● **Source passage**
A year's residence with a man of Mr. Galland's mark would be a great advantage at any time, but was so especially in those days, when Theological Institutions were not. Mr. Galland took much pains with his assistant; and, under the influence of his superior society, my father's mental power developed still more rapidly than his store of knowledge increased. At the end of the year he was sent to the West Indies, after having been ordained at Battle-Bridge chapel, (King's Cross,) London, by Jabez Bunting, Joseph Taylor, and Richard Watson. He sailed from Bristol in company with the Rev. Joseph Fletcher, who still lives, in honourable retirement, and with the Rev. Thomas Murray, who, after faithful service to the church, died in 1857. The voyage was very different from a "run" to the West Indies in these days of steam-communication. They did not reach Barbadoes till the 20th of January, having been nearly six weeks on the ocean. The scenery of the islands impressed my father profoundly. To the last days of his life he was wont to talk with enthusiasm of their seas, sleeping beneath a most regal sun, or rippling in drowsy harmonies upon a shore gemmed with shells of exquisite colouring, or breaking in thunder on reefs and rocks. And I remember that in the Exhibition of 1851 he took all his children to the West-Indian Court, and pointed out to them with the utmost delight the gorgeous fruits there shown under glass-shades as curiosities, but which he had seen on trees bending beneath their luscious abundance. Yet, amid that garden of the world, Mr. Stephenson soon discovered sights and practices which turned all his joy to bitterness. Slavery, and its attendant horrors, awoke in his breast an unrelenting indignation. The majority of the planters were lording it in Europe, on revenues wrung from the sufferings of their

wretched slaves by overseers or managers who were too truly "the very scum and offscouring of all things." Even the owners who resided on their estates, and were leaders of the social and political life of the colony, were excessively jealous and suspicious of the influence of the Missionary. Their permission was necessary before the negroes could be taught either from the pulpit or in school; and that permission was frequently withdrawn on the most frivolous pretences. But the history of the difficulties and triumphs of our West-Indian Missions has been so frequently told, that a version from my hand is quite unnecessary. In these days, nevertheless, when political or commercial interests appear to be warping the judgments of men, and inducing them to apologize for what is still "the execrable sum of all villanies," it is well to remember that every one of those candid and responsible men, who went to the West Indies disinterested spectators of the state of things there, were, by what they saw, inspired with a life-long hatred of slavery and all its belongings. And it behoves us to consider that the essential wickedness of slavery does not consist in the fact, terrible as it is, that all crimes have been committed by its means. There are illustrations recorded in my father's journals, and substantiated by his personal knowledge, of so disgusting a character that I dare not write them down here. But the wickedness of slavery does not depend on facts like those. The argument against it would be as sound, though not as telling, if every slave had been treated with the tenderness due to a long-tried servant, and if the sanctities of domestic life among them had never been violated. The crime of slavery is, that it makes legal provision for the perpetration of crimes against the slave; that it delivers him, bound, to the will of his fellow-man, leaving him no guarantee of human rights, except such as may exist in the character of his master. The essential wickedness exists in the mildest forms, as in the most savage, of slavery. It is not that the crime is committed, but that the system says it may be.

[Collected data entries]

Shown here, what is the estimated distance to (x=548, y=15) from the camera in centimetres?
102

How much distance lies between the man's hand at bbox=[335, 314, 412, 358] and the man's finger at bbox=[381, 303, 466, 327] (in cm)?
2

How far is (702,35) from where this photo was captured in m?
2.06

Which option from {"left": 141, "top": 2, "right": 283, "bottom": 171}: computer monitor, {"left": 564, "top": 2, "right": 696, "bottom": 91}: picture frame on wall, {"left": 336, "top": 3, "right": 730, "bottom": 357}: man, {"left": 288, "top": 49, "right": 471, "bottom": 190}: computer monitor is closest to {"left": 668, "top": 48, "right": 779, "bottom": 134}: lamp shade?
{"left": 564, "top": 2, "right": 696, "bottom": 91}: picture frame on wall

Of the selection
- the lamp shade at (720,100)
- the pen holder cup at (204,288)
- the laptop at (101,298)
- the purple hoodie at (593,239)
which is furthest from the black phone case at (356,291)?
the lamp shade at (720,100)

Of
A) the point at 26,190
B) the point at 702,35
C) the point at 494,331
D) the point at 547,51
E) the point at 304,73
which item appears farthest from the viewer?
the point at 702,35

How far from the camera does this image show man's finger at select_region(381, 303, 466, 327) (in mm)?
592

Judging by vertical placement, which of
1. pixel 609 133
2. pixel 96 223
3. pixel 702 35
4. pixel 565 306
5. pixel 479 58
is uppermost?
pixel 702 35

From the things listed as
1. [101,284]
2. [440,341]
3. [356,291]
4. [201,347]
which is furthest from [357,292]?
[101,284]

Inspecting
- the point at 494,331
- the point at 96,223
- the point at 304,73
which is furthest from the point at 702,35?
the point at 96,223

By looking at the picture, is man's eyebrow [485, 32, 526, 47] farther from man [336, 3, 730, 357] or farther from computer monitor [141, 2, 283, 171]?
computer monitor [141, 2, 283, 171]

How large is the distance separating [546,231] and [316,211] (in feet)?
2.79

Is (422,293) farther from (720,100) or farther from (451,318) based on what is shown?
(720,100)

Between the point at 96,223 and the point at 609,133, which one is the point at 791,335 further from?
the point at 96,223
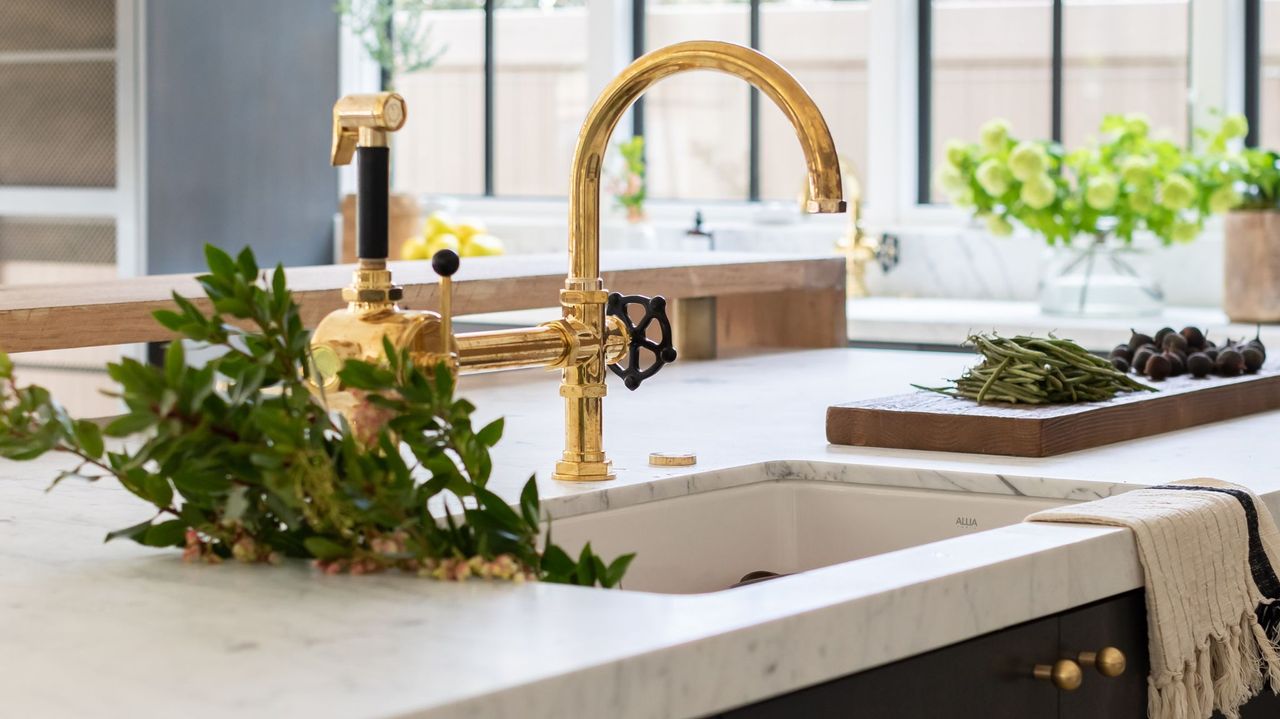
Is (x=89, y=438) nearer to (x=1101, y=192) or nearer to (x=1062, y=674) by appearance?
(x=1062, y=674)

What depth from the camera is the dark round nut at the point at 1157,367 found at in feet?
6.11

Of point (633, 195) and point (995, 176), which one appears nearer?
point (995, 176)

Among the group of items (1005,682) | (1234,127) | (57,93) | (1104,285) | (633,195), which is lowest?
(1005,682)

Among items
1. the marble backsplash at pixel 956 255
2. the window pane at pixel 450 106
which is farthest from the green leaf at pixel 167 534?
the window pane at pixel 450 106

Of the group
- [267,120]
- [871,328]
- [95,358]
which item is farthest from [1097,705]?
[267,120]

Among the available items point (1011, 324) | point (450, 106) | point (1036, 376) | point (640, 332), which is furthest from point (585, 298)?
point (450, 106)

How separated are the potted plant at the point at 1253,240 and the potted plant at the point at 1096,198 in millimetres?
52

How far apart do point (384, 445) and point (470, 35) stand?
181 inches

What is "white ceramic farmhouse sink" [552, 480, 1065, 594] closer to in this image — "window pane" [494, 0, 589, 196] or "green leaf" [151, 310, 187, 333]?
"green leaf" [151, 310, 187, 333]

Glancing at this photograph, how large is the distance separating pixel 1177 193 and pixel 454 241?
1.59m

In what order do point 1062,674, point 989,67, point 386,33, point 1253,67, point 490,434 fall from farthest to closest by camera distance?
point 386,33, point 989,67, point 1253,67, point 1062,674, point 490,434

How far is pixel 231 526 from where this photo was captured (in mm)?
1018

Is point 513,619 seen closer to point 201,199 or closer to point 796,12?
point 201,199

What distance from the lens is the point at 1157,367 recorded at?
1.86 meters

==

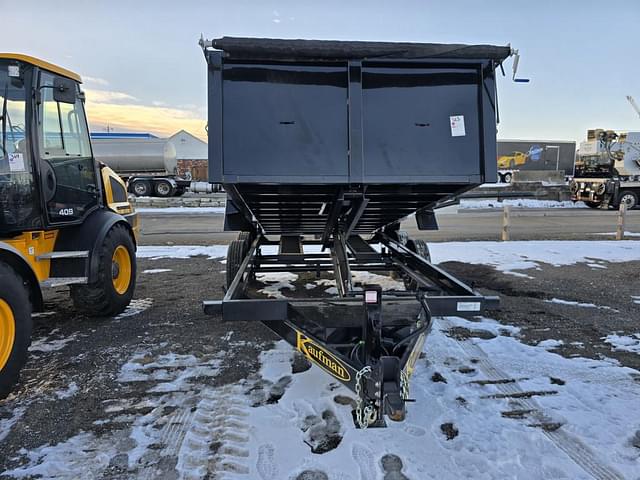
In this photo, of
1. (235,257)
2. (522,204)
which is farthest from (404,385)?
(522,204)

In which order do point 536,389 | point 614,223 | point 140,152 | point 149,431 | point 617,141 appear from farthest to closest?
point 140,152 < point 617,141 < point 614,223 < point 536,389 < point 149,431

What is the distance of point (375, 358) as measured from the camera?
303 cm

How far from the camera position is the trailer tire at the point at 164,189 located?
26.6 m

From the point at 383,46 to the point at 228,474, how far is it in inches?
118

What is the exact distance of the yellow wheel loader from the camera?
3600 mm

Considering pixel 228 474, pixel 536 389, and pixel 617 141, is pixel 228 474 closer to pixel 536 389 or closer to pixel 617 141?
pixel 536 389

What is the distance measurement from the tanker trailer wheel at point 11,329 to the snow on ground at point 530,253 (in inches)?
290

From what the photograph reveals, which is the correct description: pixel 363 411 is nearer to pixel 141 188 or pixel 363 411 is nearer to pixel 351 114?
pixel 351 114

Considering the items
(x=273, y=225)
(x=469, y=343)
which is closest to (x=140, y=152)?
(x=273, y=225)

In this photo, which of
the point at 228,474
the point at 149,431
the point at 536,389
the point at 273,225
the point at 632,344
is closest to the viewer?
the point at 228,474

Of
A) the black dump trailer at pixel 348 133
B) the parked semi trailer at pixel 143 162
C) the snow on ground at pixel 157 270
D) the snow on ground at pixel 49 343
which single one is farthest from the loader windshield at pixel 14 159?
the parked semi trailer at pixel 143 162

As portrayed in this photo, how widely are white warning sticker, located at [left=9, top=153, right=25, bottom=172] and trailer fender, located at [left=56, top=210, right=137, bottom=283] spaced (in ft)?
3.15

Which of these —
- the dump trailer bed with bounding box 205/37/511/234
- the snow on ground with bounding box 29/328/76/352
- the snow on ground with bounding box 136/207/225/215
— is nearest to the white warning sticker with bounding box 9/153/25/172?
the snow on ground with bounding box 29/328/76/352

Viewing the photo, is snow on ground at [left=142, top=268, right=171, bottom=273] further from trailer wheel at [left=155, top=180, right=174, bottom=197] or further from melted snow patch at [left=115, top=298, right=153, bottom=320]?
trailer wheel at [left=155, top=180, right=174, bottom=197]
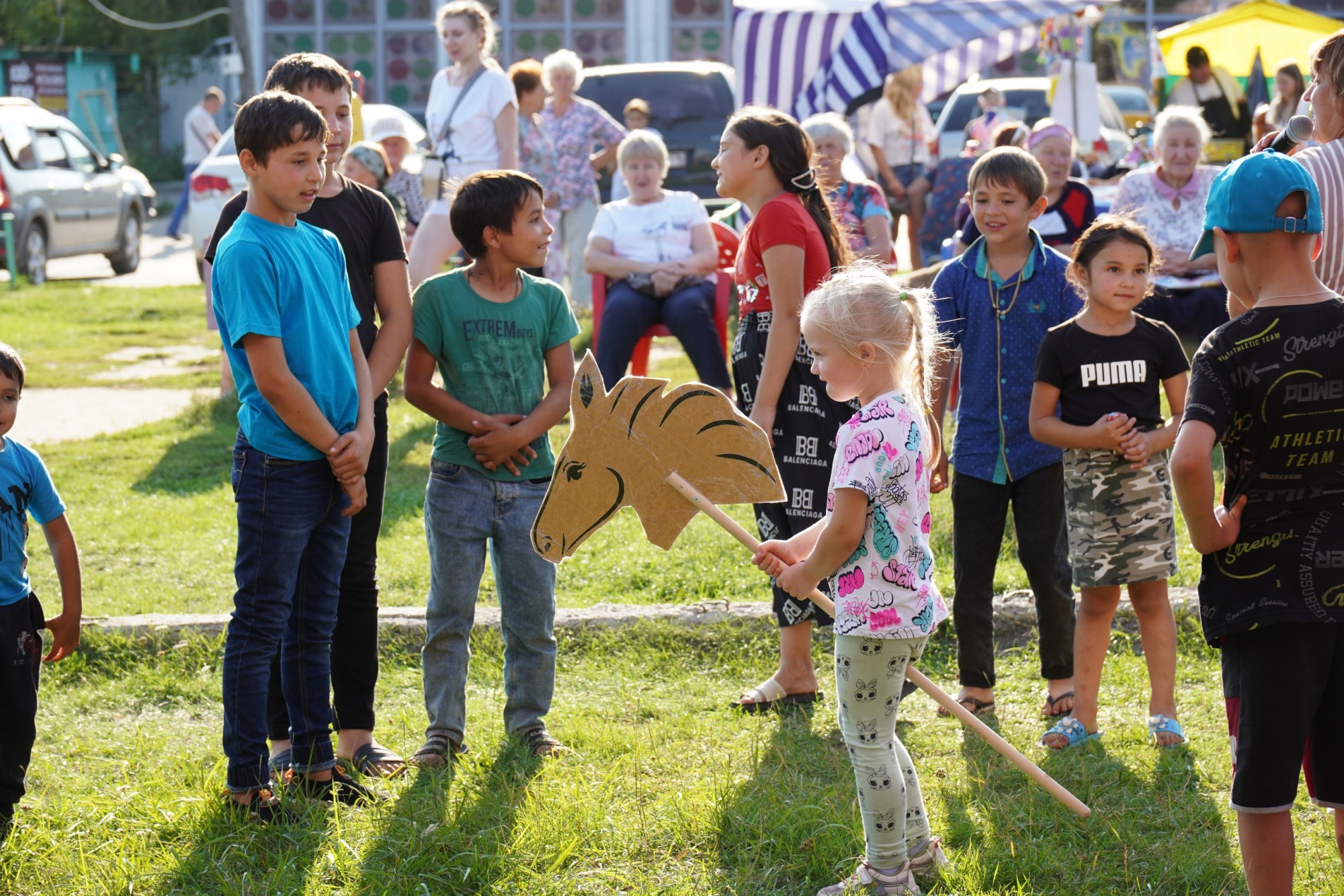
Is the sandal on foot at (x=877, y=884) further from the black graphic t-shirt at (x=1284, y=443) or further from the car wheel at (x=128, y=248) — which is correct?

● **About this task**
List every person named in the passage about the West Indies mission.

● **Exercise result**
Mr. Galland
Jabez Bunting
Joseph Taylor
Richard Watson
Rev. Joseph Fletcher
Rev. Thomas Murray
Mr. Stephenson